Empty hayrick, nineteenth-century barn
fields unfurling toward late spring, light rain
in the unbroken dark, a little thunder
way off toward the west horizon.

New green tractor beside the decrepit one
he still uses because a wren has built in the new
machine and he refuses to disturb her.
Red pickup still ticking beside the house.

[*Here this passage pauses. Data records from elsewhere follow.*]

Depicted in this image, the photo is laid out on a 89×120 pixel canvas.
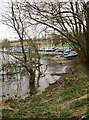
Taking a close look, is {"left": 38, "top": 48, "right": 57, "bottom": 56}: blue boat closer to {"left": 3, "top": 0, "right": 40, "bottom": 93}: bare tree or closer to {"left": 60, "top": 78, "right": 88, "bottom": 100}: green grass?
{"left": 3, "top": 0, "right": 40, "bottom": 93}: bare tree

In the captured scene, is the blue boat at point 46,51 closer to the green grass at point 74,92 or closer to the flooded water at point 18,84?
the flooded water at point 18,84

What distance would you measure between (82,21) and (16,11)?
4.94 m

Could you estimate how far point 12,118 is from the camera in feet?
24.8

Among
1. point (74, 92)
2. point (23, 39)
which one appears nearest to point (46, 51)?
point (23, 39)

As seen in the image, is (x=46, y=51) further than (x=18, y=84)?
Yes

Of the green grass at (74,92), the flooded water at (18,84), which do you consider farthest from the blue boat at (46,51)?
the green grass at (74,92)

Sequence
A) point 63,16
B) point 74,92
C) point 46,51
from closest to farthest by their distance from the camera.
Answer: point 74,92 → point 63,16 → point 46,51

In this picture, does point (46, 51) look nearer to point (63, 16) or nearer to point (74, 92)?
point (63, 16)

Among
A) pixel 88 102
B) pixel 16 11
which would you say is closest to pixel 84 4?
pixel 16 11

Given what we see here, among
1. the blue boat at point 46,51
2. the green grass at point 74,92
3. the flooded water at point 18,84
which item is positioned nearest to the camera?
the green grass at point 74,92

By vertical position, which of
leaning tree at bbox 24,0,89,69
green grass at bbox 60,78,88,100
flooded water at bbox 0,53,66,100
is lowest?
flooded water at bbox 0,53,66,100

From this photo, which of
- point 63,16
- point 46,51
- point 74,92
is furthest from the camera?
point 46,51

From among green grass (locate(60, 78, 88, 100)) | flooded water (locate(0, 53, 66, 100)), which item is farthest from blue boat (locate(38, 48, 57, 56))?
green grass (locate(60, 78, 88, 100))

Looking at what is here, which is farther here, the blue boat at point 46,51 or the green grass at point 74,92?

He's just come from last shift at the welding job
he has to keep if he would save this farm.
He's young, married not long, his wife
out this night with girlfriends, gone

until late. He steps into the brief gold
of the porch light, whistles up the dog, commences
in small rain—the errand he's bent upon.
Perhaps a goat is stuck in the back pasture fence,

or something to do with the pond he dug with his father
who died last year, their great project stocked at last
with catfish, bream, a few bass. There's some thing
he means to tend, or he's just walking the land, checking,

the way lovers do. Perhaps he hums, or speaks
to the dog dancing beside him or leaping ahead,
and the dark sky comes closer until the dog barks to call
attention and they turn back toward the house that was

his great-grandfather's, now his to rescue, and with it
the hundred acres he has chosen to be his life.
Already he has rebuilt the fences, keeps chickens,
breeds goats, plants a garden and a sweet potato field.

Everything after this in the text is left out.